• _Text block_

* begin *

- Venue: Centro de Alto Rendimento de Montemor-o-Velho
- Location: Montemor-o-Velho, Portugal
- Dates: 25 August
- Competitors: 32 from 8 nations
- Winning time: 2:57.947

Medalists
| gold medal | Tamás Gecső Jakob Thordsen Jacob Schopf Lukas Reuschenbach | Germany |
| silver medal | Samuel Baláž Juraj Tarr Erik Vlček Gábor Jakubík | Slovakia |
| bronze medal | Francisco Cubelos Rubén Millán Pelayo Roza Iñigo Peña | Spain |

= 2018 ICF Canoe Sprint World Championships – Men's K-4 1000 metres =

The men's K-4 1000 metres competition at the 2018 ICF Canoe Sprint World Championships in Montemor-o-Velho took place at the Centro de Alto Rendimento de Montemor-o-Velho.

==Schedule==
The schedule was as follows:

| Date | Time | Round |
|---|---|---|
| Saturday 25 August 2018 | 13:26 | Final |

All times are Western European Summer Time (UTC+1)

* end *

• _Tasks for this exercise_
1: Answer these questions using the K-4 1000 metres text:
(a) What was the winning time?
(b) At what time did the final start?
(c) Which nation took the silver medal?
2: List every nation that won a medal according to the K-4 1000 metres text.
Rely only on the K-4 1000 metres text for the answers, not on the material.

• _Dataset excerpt_
* begin *

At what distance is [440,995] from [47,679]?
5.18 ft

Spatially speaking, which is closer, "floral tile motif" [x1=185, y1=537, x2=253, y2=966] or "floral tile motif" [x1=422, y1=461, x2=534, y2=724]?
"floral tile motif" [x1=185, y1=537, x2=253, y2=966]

* end *

• _Solution list_
1:
(a) 2:57.947
(b) 13:26
(c) Slovakia

2: Germany, Slovakia, Spain